TAREFA 1 - Reúna todas as linhas da listagem que contêm a palavra "meters", levando em conta maiúsculas e minúsculas.
---------- TEXTO PARA LEITURA ----------
Paz ainda lembra que Lévi-Strauss procurou dissolver a dicotomia entre cultura e

natureza através do conhecimento das leis do espírito humano. “O mediador entre a vida

breve e a imortalidade natural é o espírito: um aparelho inconsciente e coletivo, imortal e

anônimo como as células. [...] Diante da morte o espírito é vida e diante desta, morte.” (id.,

ibid.).

Esta dicotomia morte e vida, por sua vez, adquire outra coloração diante da

afirmação de Santaella sobre as descobertas das ciências naturais de que há no inorgânico

um funcionamento similar ao do orgânico: a tendência para a ordem a partir do caos. “No

centro da teoria do caos, está a descoberta de que, escondidas na imprevisibilidade dos

sistemas caóticos (sistemas dinâmicos longe do equilíbrio), estão estruturas profundas de

ordem” (SANTAELLA, 2003, p. 248).

A idéia da existência de estruturas de ordem habitou desde o início as intuições de

Lévi-Strauss, para quem “por trás do complexo deve existir o simples” (LEVI-STRAUSS;

ERIBON, 2005, p. 144), crença que levou o antropólogo a desvendar a estrutura ou razão

universal inconsciente que rege todos os acontecimentos e que faz com que nós, selvagens

e civilizados, pensemos coisas distintas da mesma maneira (PAZ, 1993, p, 98).
----------
TAREFA 2 -
Responda com base no texto sobre Lévi-Strauss:
(a) Que dicotomia Lévi-Strauss procurou dissolver?
(b) Segundo a citação de Santaella, o que está escondido na imprevisibilidade dos sistemas caóticos?
(c) Que frase entre aspas expressa a crença de Lévi-Strauss sobre o complexo?
---------- DADOS DE TRABALHO ----------
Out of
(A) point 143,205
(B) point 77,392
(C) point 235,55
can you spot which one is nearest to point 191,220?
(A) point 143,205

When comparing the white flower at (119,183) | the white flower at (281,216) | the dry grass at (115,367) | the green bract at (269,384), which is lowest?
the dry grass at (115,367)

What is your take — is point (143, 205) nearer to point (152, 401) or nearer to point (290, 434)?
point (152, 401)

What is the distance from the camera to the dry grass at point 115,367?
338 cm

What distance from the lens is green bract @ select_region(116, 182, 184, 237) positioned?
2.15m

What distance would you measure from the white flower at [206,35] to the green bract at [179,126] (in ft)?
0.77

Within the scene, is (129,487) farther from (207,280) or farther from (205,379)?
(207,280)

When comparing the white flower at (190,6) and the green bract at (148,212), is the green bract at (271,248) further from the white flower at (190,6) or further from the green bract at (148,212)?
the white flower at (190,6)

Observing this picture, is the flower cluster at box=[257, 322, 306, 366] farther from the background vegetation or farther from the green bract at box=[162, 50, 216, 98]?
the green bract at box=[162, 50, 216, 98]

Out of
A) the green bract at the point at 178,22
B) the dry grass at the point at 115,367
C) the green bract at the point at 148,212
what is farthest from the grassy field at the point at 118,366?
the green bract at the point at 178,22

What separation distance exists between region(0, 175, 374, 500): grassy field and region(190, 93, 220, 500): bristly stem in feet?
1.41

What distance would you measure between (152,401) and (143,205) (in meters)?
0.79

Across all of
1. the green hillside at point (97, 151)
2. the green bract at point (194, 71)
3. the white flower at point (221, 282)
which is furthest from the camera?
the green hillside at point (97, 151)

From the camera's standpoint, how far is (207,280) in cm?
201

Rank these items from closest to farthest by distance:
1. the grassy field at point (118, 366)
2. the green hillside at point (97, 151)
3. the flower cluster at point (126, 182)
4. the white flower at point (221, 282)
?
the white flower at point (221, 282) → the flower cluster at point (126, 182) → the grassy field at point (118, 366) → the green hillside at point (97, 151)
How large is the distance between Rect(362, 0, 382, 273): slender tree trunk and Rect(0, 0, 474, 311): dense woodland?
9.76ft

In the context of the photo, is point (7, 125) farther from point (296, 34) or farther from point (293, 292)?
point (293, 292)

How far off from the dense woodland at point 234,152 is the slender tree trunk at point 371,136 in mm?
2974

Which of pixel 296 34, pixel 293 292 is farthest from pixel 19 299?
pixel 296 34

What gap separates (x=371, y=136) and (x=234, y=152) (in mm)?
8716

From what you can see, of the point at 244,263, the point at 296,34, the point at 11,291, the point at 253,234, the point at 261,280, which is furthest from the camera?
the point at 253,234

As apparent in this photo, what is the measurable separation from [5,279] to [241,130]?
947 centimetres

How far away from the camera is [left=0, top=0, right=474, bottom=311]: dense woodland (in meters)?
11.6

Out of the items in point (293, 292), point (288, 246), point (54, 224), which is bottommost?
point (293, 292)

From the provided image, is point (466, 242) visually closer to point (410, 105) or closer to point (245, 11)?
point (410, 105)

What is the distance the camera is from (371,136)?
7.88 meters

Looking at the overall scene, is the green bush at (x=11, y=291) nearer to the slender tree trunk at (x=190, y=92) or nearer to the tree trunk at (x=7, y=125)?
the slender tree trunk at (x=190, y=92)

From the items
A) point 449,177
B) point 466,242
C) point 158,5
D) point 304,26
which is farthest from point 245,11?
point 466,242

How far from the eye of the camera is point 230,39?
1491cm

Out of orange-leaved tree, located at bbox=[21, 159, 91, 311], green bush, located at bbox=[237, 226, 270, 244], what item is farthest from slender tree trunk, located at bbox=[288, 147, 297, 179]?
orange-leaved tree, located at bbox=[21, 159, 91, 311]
----------
---------- DADOS DE TRABALHO ----------
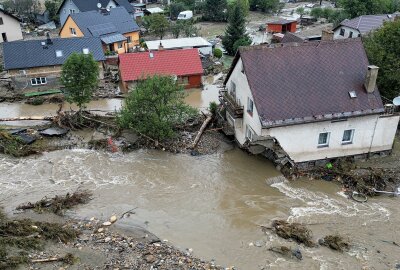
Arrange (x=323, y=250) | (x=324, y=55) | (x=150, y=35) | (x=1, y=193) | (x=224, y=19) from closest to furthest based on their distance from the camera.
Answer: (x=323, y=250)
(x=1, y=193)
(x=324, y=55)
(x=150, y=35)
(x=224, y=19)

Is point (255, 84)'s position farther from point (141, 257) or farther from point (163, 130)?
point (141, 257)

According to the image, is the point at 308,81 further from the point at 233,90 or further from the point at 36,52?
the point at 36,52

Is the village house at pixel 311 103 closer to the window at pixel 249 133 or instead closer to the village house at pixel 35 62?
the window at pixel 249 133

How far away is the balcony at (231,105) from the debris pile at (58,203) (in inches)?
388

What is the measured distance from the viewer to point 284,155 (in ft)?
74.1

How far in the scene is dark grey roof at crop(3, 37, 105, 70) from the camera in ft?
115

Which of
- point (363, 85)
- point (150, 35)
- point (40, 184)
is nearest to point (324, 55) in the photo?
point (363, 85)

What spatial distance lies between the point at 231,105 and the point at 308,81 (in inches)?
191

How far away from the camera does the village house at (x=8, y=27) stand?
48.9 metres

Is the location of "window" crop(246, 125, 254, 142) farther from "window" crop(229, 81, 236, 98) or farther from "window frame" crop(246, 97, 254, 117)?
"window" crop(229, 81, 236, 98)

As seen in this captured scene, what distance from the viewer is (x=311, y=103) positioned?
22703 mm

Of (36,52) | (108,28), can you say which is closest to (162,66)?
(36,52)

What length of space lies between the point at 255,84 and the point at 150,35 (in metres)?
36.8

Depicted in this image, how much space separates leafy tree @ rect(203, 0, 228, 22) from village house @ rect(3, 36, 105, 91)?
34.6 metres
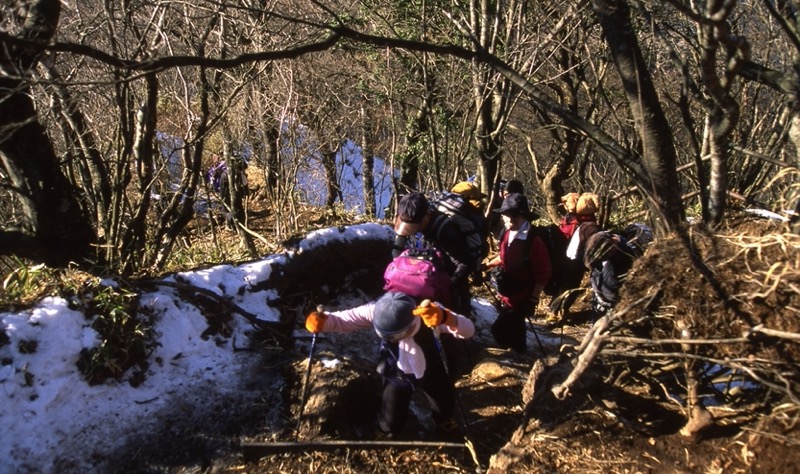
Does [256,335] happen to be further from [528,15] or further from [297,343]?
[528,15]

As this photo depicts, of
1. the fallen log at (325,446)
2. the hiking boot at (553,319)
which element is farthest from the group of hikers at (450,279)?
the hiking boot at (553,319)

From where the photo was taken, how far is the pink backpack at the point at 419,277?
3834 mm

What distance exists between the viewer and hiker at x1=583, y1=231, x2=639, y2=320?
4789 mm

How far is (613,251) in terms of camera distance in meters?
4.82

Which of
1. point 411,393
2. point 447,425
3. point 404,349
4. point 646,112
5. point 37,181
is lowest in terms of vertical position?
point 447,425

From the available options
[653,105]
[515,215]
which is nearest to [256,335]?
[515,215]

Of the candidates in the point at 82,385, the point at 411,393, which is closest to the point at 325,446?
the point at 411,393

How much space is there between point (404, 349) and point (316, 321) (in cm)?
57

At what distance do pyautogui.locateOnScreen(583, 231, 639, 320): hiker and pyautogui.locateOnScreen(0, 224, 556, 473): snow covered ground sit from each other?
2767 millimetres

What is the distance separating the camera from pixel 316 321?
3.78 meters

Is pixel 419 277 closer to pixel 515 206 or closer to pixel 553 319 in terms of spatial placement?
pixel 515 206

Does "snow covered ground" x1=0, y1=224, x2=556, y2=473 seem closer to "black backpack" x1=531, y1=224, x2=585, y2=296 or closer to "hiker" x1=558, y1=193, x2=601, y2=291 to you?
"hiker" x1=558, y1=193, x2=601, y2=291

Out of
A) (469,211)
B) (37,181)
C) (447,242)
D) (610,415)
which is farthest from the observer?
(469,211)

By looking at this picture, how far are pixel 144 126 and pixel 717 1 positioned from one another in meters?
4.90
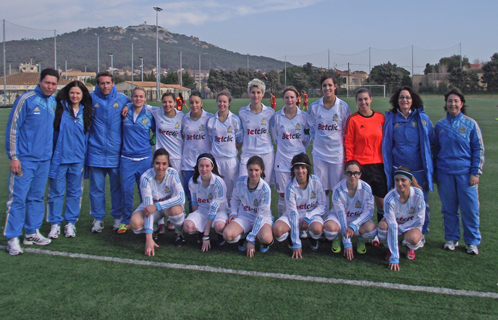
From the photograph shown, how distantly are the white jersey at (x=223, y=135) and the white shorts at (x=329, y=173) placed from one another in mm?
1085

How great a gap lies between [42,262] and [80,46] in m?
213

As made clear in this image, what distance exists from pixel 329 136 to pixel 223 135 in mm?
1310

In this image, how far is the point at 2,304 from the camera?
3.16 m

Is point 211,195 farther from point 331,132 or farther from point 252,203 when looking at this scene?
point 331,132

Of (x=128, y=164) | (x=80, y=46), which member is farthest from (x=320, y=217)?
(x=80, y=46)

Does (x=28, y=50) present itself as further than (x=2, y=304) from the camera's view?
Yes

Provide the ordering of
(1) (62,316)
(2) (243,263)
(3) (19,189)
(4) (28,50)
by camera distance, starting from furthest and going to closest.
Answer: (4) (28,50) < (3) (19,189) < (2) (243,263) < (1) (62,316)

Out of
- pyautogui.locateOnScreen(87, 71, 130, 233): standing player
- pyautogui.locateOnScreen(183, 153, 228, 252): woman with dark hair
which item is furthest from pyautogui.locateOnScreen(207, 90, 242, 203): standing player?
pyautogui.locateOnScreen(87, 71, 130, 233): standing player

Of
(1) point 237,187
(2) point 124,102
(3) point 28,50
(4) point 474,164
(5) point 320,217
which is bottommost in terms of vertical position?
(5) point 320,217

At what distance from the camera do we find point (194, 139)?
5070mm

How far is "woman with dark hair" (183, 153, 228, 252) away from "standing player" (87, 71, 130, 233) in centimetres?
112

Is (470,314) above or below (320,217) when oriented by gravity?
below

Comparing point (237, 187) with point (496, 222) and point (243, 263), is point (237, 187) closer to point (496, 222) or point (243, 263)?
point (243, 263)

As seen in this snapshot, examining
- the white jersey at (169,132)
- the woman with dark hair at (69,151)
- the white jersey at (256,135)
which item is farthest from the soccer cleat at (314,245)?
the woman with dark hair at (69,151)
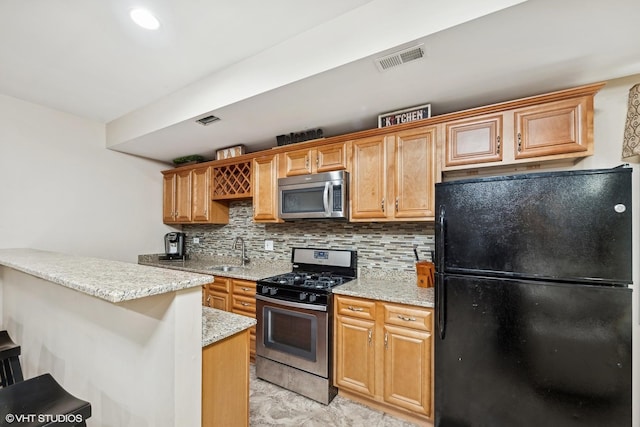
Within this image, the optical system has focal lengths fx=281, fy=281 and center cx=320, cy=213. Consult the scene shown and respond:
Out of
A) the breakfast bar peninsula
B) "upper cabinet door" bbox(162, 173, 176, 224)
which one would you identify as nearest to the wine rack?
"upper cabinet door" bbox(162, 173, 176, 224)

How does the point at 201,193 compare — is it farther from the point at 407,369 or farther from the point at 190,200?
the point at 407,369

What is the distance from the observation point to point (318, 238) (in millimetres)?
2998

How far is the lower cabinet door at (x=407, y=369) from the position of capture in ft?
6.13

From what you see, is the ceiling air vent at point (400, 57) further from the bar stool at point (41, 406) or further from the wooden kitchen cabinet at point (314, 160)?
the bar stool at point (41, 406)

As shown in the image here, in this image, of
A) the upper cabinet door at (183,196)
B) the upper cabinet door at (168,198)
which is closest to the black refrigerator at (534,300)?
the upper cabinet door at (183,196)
----------
---------- DADOS DE TRABALHO ----------
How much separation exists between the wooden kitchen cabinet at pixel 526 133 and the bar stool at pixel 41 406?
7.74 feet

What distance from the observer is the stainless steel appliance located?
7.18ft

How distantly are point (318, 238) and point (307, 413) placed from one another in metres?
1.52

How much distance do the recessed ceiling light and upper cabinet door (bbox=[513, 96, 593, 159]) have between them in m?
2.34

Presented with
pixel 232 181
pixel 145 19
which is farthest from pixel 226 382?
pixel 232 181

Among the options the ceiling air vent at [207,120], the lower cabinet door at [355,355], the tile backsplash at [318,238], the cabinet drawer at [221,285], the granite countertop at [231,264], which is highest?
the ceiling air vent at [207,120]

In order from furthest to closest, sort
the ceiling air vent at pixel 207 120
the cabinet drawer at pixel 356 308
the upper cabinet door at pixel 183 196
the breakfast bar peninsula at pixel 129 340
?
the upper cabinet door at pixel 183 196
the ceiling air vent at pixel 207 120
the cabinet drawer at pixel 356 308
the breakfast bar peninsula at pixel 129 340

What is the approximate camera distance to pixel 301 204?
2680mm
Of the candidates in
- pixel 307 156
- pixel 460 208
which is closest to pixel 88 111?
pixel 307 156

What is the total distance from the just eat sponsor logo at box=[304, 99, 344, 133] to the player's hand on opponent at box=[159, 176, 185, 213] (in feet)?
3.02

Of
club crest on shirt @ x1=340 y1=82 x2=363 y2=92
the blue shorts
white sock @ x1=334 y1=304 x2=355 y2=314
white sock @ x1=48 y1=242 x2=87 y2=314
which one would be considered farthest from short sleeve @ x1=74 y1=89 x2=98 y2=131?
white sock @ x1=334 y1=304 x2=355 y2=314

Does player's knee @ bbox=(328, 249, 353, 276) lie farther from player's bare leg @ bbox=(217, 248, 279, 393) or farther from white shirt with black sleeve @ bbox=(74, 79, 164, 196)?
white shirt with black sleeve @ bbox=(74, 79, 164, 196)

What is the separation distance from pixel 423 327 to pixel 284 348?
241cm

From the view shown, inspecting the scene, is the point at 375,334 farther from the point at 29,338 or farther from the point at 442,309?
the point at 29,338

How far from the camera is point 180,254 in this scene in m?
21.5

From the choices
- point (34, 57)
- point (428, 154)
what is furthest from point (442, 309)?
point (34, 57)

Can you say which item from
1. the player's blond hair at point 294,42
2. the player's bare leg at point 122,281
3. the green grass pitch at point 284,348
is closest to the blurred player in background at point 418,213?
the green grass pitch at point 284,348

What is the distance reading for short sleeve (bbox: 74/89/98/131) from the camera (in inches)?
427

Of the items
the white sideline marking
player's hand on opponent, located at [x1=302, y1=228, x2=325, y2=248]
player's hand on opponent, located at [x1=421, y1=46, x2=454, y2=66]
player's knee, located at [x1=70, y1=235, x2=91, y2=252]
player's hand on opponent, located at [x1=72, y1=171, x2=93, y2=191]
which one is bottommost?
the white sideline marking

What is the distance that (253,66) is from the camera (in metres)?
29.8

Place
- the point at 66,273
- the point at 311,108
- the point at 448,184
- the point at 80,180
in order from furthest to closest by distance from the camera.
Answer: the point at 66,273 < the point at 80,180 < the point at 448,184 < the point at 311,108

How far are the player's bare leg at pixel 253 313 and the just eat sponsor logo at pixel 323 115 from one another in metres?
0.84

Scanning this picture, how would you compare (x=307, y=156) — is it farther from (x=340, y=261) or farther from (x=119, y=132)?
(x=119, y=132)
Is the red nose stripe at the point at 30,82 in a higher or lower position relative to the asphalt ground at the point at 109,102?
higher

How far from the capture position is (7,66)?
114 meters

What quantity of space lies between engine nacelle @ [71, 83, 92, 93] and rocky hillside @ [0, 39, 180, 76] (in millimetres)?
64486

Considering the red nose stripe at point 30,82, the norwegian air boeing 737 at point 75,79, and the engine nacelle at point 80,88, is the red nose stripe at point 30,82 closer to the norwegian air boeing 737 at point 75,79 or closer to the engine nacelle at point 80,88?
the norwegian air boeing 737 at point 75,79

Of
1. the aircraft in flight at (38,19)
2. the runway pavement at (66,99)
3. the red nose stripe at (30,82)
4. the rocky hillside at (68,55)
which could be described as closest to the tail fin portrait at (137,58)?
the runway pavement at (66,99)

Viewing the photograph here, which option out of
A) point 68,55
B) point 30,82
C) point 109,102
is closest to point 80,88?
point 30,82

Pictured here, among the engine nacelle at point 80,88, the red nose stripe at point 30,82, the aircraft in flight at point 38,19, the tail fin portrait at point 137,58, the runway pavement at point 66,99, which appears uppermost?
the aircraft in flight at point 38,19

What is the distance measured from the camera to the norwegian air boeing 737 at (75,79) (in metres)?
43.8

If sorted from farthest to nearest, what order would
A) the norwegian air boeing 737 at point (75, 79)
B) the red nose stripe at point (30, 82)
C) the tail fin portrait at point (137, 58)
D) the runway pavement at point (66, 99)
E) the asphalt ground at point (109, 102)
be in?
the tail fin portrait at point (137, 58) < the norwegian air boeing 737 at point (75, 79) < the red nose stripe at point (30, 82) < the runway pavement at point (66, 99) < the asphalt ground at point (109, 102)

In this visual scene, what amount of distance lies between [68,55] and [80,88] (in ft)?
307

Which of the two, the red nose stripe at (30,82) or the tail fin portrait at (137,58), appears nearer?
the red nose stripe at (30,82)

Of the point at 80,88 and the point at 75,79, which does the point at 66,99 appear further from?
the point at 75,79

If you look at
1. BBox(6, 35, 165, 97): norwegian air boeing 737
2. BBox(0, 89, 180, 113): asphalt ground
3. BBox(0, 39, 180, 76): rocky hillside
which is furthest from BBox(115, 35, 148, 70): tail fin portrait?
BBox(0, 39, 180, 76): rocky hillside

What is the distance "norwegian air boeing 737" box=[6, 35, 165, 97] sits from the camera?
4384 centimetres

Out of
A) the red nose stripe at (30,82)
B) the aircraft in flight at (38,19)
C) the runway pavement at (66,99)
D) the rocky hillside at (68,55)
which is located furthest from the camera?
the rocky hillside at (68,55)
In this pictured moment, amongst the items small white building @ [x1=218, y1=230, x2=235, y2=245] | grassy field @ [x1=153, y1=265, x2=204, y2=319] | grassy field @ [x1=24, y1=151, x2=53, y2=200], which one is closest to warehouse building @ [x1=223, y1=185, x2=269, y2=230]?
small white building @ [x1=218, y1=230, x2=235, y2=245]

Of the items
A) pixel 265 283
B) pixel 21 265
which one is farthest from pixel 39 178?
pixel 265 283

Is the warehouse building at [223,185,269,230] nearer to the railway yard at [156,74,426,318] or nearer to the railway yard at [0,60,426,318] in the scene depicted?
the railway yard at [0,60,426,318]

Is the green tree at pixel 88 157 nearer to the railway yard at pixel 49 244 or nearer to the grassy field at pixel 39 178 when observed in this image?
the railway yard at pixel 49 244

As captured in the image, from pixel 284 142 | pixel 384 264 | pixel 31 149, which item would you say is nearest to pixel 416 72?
----------
SOLUÇÃO ESCRITA 1 -
What distance would you measure between (152,401) and (143,205) (in meters)?
How far away from the camera is [left=0, top=0, right=474, bottom=311]: dense woodland (in meters)?
7.88 meters
How far is (613,251) in terms of camera distance in meters?
3.78 meters
By looking at this picture, how far are pixel 144 126 and pixel 717 1 positioned from one another in meters?
114 meters

SOLUÇÃO ESCRITA 2 -
(a) A dicotomia entre cultura e natureza.
(b) Estruturas profundas de ordem.
(c) "por trás do complexo deve existir o simples"